ConsensusActualPrevious
Month over Month-0.1%0.4%-0.3%
Year over Year-1.8%-1.8%

Highlights

Spending on manufactured goods rose 0.4 percent on the month in November, fully reversing October's unrevised 0.3 percent drop and easily beating the market consensus. However, annual growth was only unchanged at minus 1.8 percent and volumes were still fully 4.5 percent below their pre-pandemic level in February 2020.

November's monthly advance reflected a 1.2 percent gain in durables within which transport equipment rose 1.5 percent and household durables 1.0 percent. Textiles and clothing also gained 1.8 percent and other engineered goods 0.1 percent. Elsewhere, food was flat and energy up 1.4 percent. As a result, overall goods spending increased 0.7 percent, its first rise since July.

However, despite November's increase, average overall goods sales in the first two months of the quarter were down 0.8 percent versus their mean level in the previous period. Without a strong end to the year - and confidence remains historically weak - goods consumption will subtract from fourth quarter GDP growth. Even so, with today's updates putting the French ECDI at 25 and the ECDI-P at 35, economic activity in general is still running rather hotter than generally expected.
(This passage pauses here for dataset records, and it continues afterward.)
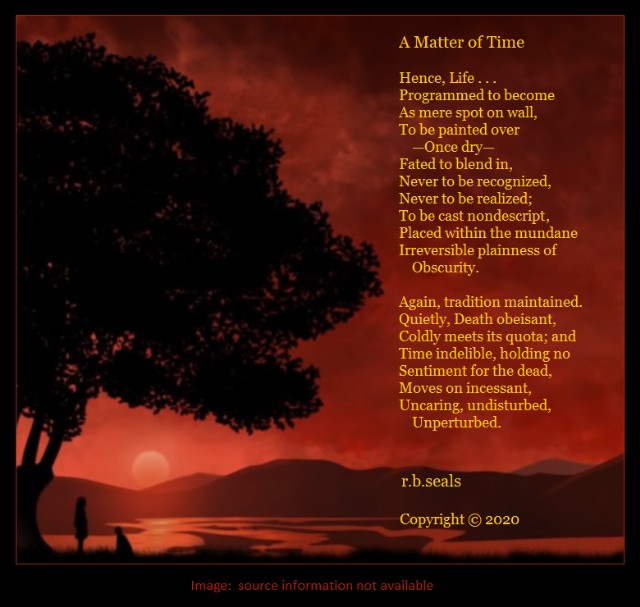 A Matter of Time

Hence, Life . . .
Programmed to become
As mere spot on wall,
To be painted over
—Once dry—
Fated to blend in,
Never to be recognized,
Never to be realized;
To be cast nondescript,
Placed within the mundane
Irreversible plainness of
Obscurity.

Again, tradition maintained.
Quietly, Death obeisant,
Coldly meets its quota; and
Time indelible, holding no
Sentiment for the dead,
Moves on incessant,
Uncaring, undisturbed,
Unperturbed.

r.b.seals

Copyright © 2020

Image: source information not available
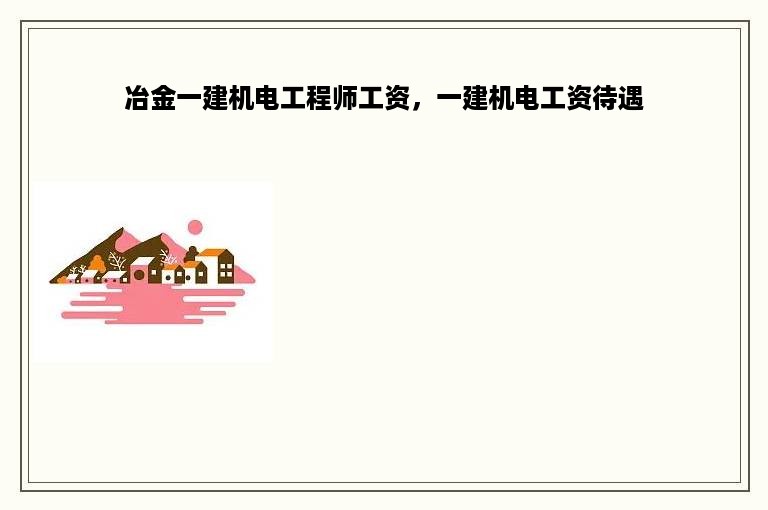 冶金一建机电工程师工资，一建机电工资待遇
Market Consensus Before Announcement

Spending is expected to dip 0.1 percent on the month after a 0.3 percent drop in October.

Definition

Consumption of manufactured goods by consumers is an indicator of consumer spending for household durable goods such as autos and furniture. The data are released separately as part of the report on total goods spending.

Description

This indicator is a measure of retail sales and is unique to France. It measures consumer spending for household durable goods such as autos and furniture. The data are seasonally and workday adjusted. These adjustments eliminate the fluctuations that are solely due to changes in the number of working days. The data appear to be particularly sensitive to the number of worked Saturdays. With consumer spending a large part of the economy, market players continually monitor spending patterns. Retail sales are a measure of consumer well-being.

The pattern in consumer spending is often the foremost influence on stock and bond markets. For stocks, strong economic growth translates to healthy corporate profits and higher stock prices. For bonds, the focus is whether economic growth goes overboard and leads to inflation. Ideally, the economy walks that fine line between strong growth and excessive (inflationary) growth.

Retail sales not only give you a sense of the big picture, but also the trends among different types of retailers. Perhaps auto sales are especially strong or apparel sales are showing exceptional weakness. These trends from the retail sales data can help you spot specific investment opportunities, without having to wait for a company's quarterly or annual report.